I saw the sun at midnight, rising red,
Deep-hued yet glowing, heavy with the stain
Of blood-compassion, and I saw it gain
Swiftly in size and growing till It spread
Over the stars; the heavens bowed their head
As from its heart slow dripped a crimson rain,
Then a great tremor shook it, as of pain—
The night fell, moaning, as It hung there dead. [1]

Before the day could claim me
I had awoken from this dream
limbs heavy from humidity, languid from this scene
as pearls of sweat trickled like raindrops from my brow
the earth creaked and ached, again the heavens bowed
and from my heart slow dripped a crimson rain
A great tremor shook me – in agony, in pain—
from my sun at midnight bled the last drop of you.

(The night fell, moaning, and life claimed me back again)

 

The Mysterious Allure of the Moon

The mysterious allure of the moon goes back to the beginning of human history. And despite man- and womankind having now even set foot on it, it still has that effect. I personally find its transitions most wondrous. The moon can change so vastly in size and shape, growing from the slightest sliver of a crescent moon – with as little as 1% of its surface illuminated – to a full round globe. Take a look at this great website with an array of interesting information on the moon, created by The Royal Observatory, the home of Greenwich Mean Time!

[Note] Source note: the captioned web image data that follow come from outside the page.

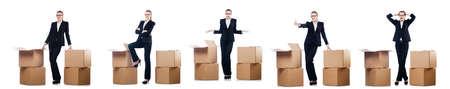 Businesswoman with boxes isolated on white Zdjęcie Seryjne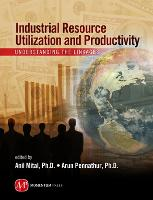 Industrial Resource Utilization and...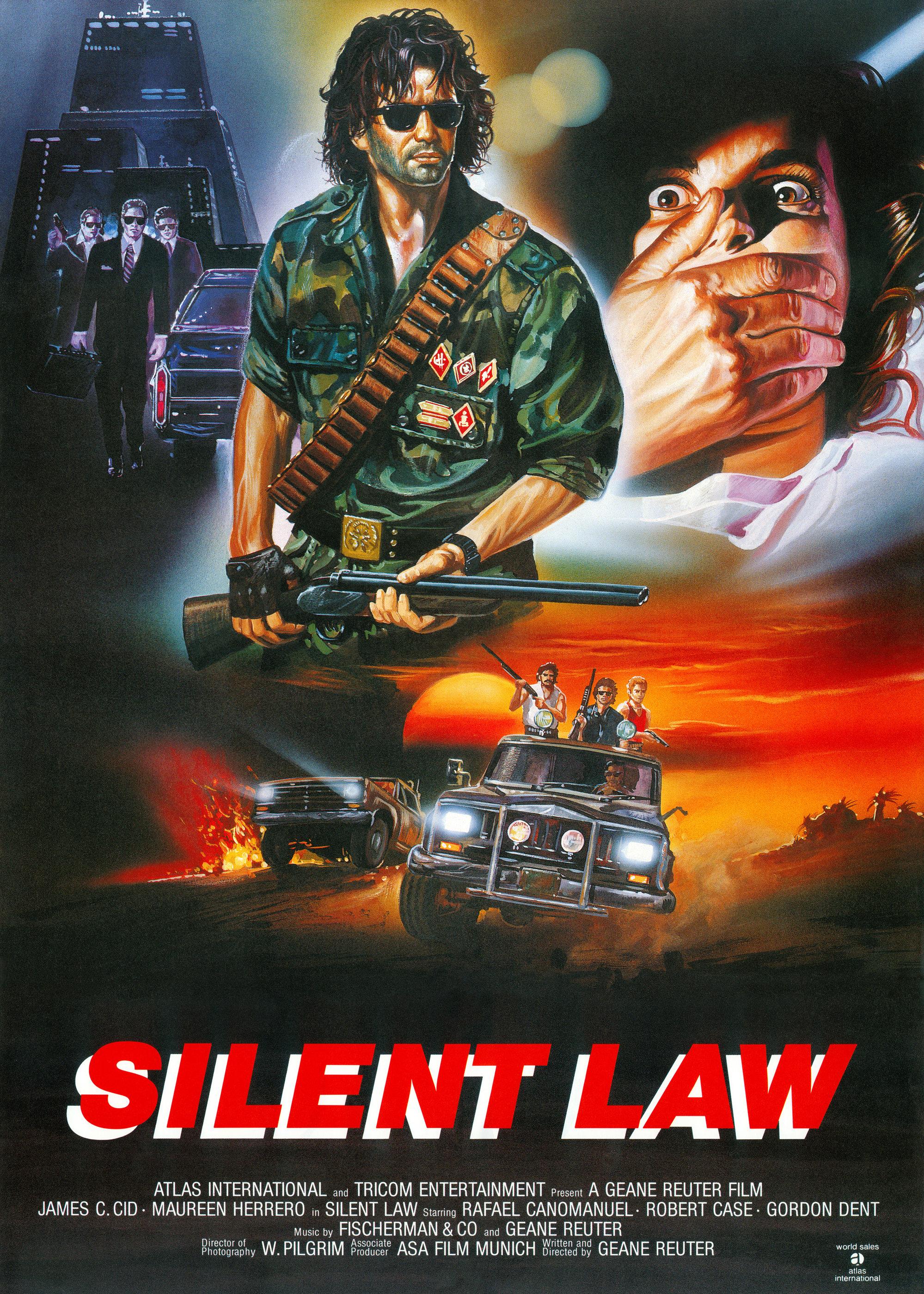 silent_law_poster_1.jpg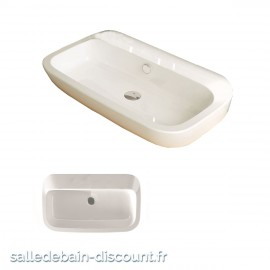 Vasque à poser NAUHA en céramique sans trou de robinetterie 60x47x16cm-X40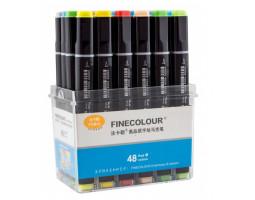 Набор маркеров Finecolour Brush 48 цветов EF102-TB48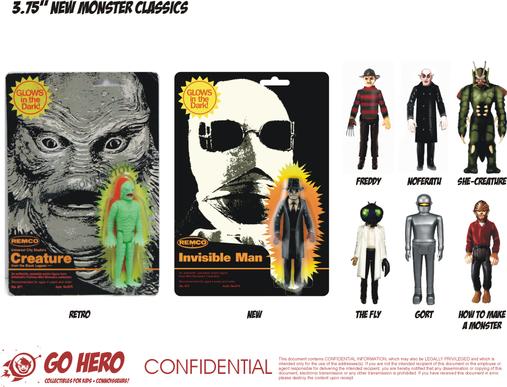 "3.75"" Retro Figure Designs 2010"
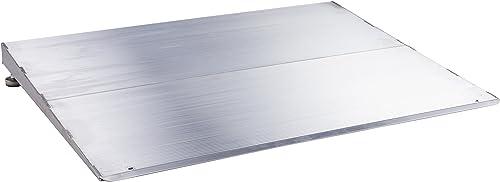 Prairie View Industries ATH1232 Adjustable Threshold Ramp 12 Inch X 32 Inch 6 Lbs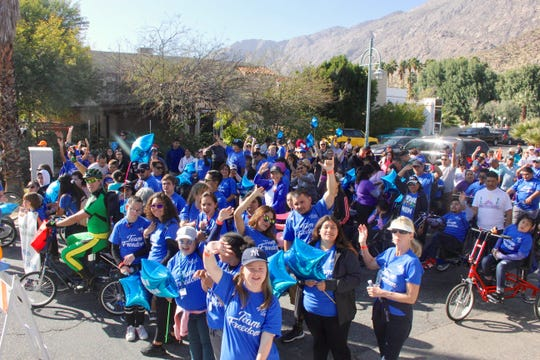 After-school kids from UCPIE enjoy an exciting day at Tour de Palm Springs.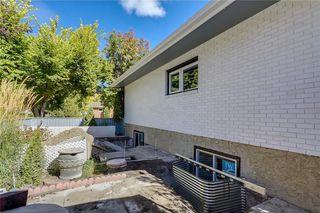 Photo 42: 4911 VANSTONE Road NW in Calgary: Varsity House for sale : MLS®# C4162409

Depending on the light, its colour and texture can also dramatically vary. A low-hanging, fat harvest moon will look welcoming and generous when in October – when it takes on a golden, orangey-yellow glow. In the winter, a small bluish-silvery moon can seem like a distant reminder of magical, outer-worldly spheres, unknown and intangible, so far away in the sky. No wonder, so many artists have not only written poems about this celestial body but also hundreds of jazz songs – whether Moon Over Bourbon Street by Sting, Sarah Vaughan’s Midnight Sun – or my piece Mr. Moon…

 

April’s Pink Moon Turning Into a Blood Moon

April’s full moon is traditionally known as the “Pink Moon” in northern Native American culture, named after a species of early wildflowers common to the area. I had written this post in April, after sitting out in the garden, letting the pictures of a wonderful weekend glide by, and simply enjoying the mild night. Quite mindlessly, I was gazing into the sky when I spotted the full moon – the pink moon.
I suddenly remembered that we were approaching a total lunar eclipse which made it even more special. Later I learned, that it was the first in more than three years to be visible and uninterrupted by sunrise. When a total lunar eclipse occurs, dispersed light from all the Earth’s sunrises and sunsets fall on the face of the moon at mid-eclipse. This is what gives it a reddish hue and has coined the name “blood moon”. So a few nights ago, the moon had yet again undergone a transformation when after midnight it turned into an amazing, coppery red blood moon.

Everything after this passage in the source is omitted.